Provided records:
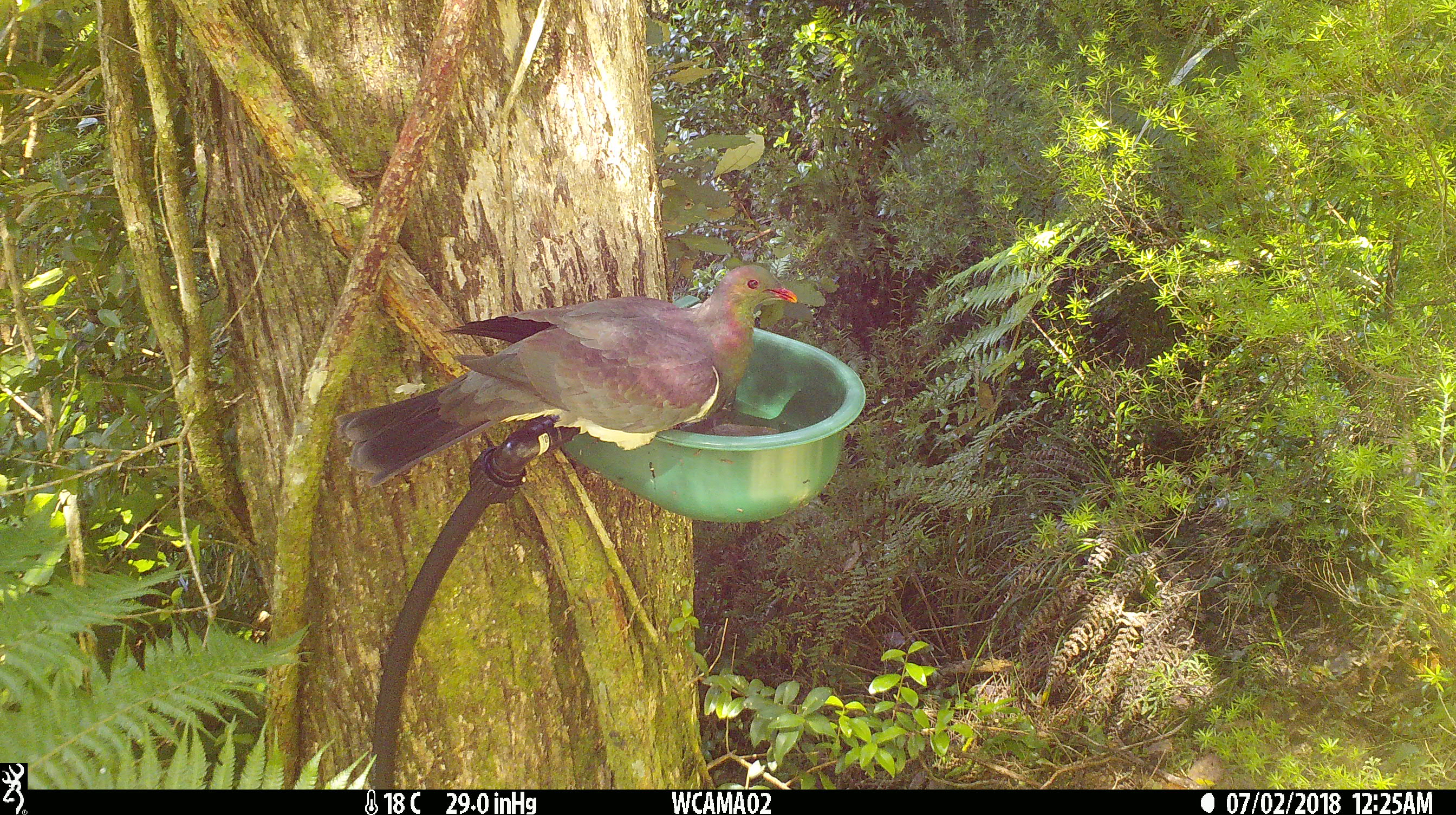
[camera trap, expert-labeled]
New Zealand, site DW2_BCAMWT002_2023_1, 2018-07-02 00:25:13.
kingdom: Animalia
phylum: Chordata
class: Aves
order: Columbiformes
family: Columbidae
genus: Hemiphaga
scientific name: Hemiphaga novaeseelandiae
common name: new zealand pigeon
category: kereru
Kereru (new zealand pigeon) (Hemiphaga novaeseelandiae).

Task instructions:
Output the material word for word, and keep the pictures out.

Response box:
[camera trap, expert-labeled]
New Zealand, site DW2_BCAMWT002_2023_1, 2018-07-02 00:25:13.
kingdom: Animalia
phylum: Chordata
class: Aves
order: Columbiformes
family: Columbidae
genus: Hemiphaga
scientific name: Hemiphaga novaeseelandiae
common name: new zealand pigeon
category: kereru
Kereru (new zealand pigeon) (Hemiphaga novaeseelandiae).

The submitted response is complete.